[Gluster-users] Small Tests in EC2 failing...

Adam Lindsay adam at nextfeature.com
Sun Nov 14 18:03:21 UTC 2010

A little background. I have gone through a lot of GlusterFS
documentation and outdated tutorials on installing and setting up a
standard 2 server replication with them acting as clients as well. I
am using Ubuntu 10.04 and GlusterFS 3.1. My goals are not that
ambitious. I don't have terabytes of data and only need the most
modest of replication, to the point where I have strongly considered
rsync or unison. GlusterFS seems to be the hotness so I figured I
would give it a try. Initially I spawned 2 m1.micro and got everything
installed and running. I setup Gluster using the command line tool.
The commands that are relevant are below. I do have a bit of questions
regarding this, which documentation isn't very clear on.

# On Server 1
gluster peer probe <server2 ip>
gluster volume create websites replica 2 transport tcp <server1
ip>:/exp1 <server2 ip>:/exp2
gluster volume start websites

mkdir -p /mnt/websites
modprobe fuse
mount -t glusterfs <server1 ip>:/websites /mnt/websites

As you can see this is extremely straight forward. What is weird is
when I start down the path of only simple tests like creating a text
file in the /mnt/websites mount and saving, it doesn't take long for
the /mnt/websites on both servers to not match. Whats odd is that the
/exp1 and /exp2 directories match nearly instantly. I figure the
problem lies between the client and the volume. I have tried all kinds
of configurations. Mounting both clients on each server to the server1
ip, also their own local IP, I even tried crossing them. Finally I
figured, maybe the m1.micro are just too small. So I redid this with
m1.small's. Yes these are 32bit, so I had to compile the code to
install. This went smoothly, and yet same results.

So my questions:

1) Do I have to use clients or can I just read/write to the /exp1 and
/exp2 directories directly?

2) Am I expecting too much from an m1.micro or even m1.small? Again
this was a simple text file and only a single one. Kinda surprised it
would take more CPU just to do that much.
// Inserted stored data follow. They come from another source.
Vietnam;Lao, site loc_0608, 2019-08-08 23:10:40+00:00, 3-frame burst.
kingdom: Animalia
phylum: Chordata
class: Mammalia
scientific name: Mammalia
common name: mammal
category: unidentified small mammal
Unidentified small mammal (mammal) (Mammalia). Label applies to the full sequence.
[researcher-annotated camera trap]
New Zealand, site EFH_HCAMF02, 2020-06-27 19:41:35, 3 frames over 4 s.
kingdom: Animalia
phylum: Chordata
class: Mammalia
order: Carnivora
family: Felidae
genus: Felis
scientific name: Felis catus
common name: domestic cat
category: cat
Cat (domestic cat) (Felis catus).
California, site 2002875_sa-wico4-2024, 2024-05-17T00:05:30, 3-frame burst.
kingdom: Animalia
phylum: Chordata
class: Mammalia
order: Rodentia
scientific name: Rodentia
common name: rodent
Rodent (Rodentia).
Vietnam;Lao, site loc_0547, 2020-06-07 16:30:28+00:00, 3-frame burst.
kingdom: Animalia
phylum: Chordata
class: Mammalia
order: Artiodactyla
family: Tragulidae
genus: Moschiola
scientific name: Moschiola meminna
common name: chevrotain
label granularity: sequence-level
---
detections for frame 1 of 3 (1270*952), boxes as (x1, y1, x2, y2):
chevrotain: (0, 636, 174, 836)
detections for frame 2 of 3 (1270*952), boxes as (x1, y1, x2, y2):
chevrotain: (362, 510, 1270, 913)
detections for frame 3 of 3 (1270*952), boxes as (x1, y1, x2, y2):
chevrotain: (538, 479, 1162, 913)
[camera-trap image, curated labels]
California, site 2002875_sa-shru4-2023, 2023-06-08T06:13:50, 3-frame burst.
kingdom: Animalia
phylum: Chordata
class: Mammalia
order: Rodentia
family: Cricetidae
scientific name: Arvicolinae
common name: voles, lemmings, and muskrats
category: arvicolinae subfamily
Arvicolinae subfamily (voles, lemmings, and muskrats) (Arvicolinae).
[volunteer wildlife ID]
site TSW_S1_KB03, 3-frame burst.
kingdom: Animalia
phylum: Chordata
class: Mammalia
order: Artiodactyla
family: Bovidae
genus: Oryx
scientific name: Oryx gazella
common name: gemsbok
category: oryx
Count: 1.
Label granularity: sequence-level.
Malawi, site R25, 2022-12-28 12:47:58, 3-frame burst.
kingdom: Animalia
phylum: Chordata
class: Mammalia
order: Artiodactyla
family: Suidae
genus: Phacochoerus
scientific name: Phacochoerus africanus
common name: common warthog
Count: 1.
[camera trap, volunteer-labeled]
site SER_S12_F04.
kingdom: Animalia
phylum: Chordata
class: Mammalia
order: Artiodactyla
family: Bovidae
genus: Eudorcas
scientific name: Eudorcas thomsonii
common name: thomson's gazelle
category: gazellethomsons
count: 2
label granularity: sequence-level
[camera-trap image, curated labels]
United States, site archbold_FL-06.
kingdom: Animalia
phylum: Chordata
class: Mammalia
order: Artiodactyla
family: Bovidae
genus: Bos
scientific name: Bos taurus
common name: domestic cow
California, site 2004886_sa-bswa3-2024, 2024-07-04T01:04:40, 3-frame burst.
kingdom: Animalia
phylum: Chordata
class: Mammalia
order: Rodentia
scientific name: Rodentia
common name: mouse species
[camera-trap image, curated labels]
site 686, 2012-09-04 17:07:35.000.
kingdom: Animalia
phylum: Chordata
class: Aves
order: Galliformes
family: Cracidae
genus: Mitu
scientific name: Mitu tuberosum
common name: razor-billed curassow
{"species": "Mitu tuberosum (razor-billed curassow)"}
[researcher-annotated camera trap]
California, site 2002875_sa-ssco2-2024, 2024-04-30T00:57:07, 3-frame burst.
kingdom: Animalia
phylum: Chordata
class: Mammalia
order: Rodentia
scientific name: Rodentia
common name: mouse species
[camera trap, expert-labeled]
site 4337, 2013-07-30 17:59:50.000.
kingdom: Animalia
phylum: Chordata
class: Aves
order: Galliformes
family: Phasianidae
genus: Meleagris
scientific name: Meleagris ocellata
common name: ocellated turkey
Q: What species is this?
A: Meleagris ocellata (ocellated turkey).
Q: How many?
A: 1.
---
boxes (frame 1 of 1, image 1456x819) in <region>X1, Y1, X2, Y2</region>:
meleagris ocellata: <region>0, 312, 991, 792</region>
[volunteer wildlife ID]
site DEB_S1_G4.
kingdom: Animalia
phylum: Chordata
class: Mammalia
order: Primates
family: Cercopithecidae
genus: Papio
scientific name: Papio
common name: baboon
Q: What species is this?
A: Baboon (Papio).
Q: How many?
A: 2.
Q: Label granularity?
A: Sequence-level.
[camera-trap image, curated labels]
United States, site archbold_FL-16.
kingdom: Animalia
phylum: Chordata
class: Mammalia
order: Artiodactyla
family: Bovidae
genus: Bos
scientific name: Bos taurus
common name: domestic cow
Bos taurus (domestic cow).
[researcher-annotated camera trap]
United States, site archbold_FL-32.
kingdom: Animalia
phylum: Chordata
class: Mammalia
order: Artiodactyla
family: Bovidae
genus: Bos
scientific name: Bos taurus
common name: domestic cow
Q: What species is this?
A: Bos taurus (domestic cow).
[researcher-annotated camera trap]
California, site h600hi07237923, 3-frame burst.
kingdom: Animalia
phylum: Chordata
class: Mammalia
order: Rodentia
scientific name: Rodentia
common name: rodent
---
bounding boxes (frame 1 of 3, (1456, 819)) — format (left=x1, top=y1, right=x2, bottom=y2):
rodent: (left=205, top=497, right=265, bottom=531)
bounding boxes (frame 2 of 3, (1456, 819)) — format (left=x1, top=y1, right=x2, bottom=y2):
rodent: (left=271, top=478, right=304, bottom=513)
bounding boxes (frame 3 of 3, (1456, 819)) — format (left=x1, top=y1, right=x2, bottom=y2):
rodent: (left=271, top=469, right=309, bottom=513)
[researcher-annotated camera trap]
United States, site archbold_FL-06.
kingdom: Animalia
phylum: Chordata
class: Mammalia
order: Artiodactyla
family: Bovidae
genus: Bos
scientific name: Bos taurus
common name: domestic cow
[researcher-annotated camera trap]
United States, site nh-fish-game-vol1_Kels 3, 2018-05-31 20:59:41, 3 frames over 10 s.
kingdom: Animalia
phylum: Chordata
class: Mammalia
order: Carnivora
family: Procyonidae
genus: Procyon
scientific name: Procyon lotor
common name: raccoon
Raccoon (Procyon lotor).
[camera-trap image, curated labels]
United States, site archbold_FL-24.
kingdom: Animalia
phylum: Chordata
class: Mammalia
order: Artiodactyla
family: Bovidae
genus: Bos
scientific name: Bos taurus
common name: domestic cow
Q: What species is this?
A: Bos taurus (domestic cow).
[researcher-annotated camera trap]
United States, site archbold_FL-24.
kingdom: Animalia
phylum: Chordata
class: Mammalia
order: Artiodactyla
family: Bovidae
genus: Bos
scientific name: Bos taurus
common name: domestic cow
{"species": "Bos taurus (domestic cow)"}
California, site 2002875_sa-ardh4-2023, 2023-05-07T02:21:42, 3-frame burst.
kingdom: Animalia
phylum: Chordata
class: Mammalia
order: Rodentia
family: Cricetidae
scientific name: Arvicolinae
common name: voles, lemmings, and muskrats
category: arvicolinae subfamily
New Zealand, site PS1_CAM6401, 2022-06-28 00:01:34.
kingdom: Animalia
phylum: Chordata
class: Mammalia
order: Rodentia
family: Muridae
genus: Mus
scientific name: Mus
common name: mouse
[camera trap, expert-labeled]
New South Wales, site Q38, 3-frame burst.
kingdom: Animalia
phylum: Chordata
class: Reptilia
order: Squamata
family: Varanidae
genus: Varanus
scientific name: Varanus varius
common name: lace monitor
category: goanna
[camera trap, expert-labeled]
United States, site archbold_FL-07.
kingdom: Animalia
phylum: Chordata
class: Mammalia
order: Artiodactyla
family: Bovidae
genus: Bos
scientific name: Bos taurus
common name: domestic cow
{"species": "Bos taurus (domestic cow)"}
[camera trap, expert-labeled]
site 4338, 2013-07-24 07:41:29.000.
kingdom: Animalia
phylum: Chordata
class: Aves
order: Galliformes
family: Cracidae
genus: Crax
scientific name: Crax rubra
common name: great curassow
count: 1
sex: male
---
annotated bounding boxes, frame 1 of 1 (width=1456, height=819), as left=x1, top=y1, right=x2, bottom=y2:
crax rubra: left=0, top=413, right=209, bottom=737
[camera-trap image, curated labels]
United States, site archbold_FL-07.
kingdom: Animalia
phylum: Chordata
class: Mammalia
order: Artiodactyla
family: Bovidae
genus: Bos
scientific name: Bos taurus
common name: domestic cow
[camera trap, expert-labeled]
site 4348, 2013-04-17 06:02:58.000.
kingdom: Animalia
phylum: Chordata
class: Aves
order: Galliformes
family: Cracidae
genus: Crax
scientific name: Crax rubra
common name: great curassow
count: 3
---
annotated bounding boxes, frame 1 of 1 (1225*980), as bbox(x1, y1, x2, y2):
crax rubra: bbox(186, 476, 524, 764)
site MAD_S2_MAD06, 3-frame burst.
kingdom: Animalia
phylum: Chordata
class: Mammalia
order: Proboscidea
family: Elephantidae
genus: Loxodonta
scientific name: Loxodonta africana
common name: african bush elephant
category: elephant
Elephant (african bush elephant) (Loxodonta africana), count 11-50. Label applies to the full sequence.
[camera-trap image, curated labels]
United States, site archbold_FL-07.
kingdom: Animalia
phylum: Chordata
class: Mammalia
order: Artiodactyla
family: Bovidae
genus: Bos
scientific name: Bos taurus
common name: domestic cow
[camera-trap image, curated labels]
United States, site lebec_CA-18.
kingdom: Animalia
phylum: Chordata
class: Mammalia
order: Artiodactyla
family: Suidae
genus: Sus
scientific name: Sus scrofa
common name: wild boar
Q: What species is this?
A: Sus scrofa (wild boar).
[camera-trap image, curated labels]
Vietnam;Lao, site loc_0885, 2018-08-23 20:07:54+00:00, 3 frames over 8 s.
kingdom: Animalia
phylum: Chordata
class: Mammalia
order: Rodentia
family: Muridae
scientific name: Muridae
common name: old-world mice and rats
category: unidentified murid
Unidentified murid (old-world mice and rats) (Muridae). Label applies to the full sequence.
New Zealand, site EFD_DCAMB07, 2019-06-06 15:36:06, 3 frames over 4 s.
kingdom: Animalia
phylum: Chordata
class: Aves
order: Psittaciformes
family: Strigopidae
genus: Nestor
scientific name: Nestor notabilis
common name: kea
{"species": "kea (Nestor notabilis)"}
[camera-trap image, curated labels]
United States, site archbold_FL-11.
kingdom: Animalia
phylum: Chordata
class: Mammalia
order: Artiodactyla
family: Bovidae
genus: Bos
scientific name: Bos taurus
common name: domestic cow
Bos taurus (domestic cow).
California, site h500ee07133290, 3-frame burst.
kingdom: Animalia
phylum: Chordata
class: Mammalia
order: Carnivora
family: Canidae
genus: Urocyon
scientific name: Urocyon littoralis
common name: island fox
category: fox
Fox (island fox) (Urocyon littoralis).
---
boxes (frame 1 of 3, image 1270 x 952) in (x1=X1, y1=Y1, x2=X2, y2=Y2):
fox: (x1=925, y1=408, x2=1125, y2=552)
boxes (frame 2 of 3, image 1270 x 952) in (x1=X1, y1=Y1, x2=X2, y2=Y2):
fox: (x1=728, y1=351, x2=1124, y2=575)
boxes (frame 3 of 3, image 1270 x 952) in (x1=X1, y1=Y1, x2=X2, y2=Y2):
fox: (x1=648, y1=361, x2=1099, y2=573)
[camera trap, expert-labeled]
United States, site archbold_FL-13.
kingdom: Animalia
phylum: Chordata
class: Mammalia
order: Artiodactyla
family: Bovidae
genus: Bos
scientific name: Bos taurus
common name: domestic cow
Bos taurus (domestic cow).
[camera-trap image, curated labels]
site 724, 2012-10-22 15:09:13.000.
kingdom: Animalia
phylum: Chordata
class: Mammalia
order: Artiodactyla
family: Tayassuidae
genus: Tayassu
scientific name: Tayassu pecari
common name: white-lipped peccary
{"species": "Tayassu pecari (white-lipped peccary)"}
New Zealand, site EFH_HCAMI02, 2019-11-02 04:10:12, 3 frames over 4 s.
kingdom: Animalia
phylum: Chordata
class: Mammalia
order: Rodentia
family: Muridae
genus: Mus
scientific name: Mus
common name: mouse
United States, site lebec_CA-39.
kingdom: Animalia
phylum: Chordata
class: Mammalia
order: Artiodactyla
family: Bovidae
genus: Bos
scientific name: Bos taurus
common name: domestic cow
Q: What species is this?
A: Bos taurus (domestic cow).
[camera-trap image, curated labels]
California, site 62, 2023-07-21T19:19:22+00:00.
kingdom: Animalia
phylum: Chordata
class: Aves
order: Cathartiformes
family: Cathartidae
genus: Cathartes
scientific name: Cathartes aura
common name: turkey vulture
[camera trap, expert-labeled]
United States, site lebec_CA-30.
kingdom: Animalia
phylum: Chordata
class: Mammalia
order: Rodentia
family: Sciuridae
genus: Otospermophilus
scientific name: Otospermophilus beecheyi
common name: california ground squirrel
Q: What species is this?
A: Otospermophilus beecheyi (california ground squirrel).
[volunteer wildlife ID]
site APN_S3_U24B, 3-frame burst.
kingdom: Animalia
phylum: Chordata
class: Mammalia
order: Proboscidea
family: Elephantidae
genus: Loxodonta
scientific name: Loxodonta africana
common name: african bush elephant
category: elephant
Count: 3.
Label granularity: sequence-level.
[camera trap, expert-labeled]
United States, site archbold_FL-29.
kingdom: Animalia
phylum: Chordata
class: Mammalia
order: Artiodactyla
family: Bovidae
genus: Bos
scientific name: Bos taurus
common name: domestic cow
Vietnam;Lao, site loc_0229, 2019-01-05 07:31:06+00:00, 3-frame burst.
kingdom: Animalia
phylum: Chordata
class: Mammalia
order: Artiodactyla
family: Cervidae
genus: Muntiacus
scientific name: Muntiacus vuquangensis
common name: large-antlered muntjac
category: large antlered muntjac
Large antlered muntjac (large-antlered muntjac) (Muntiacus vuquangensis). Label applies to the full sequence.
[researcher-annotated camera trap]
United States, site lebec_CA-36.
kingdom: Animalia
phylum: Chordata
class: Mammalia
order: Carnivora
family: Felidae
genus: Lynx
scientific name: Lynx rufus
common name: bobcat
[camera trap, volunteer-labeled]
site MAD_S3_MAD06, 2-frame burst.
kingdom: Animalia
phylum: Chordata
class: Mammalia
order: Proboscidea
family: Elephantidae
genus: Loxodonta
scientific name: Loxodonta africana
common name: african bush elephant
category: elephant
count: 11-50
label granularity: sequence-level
3) I feel this is probably a configuration/optimization issue. It
seems as though the replication to the /exp1 and /exp2 directories
happen quickly and are ready to go, but something with the default
configuration to the client isn't good.

4) Could it be the way I am connecting the clients? Do they always
point to server1 ip? or to localhost?

Before its recommended, m1.large and a 4 server config is probably out
of the budget. If this is what it takes tough than I will simply need
to search for another solution. DRBD has come up as a potential for
what I want, but seems as though it might suffer from split brain on
EC2. Again though given the very very simple test, I would expect this
to work even if the instances are a bit underpowered for what most
people use on this list. Any advice or help is greatly appreciated.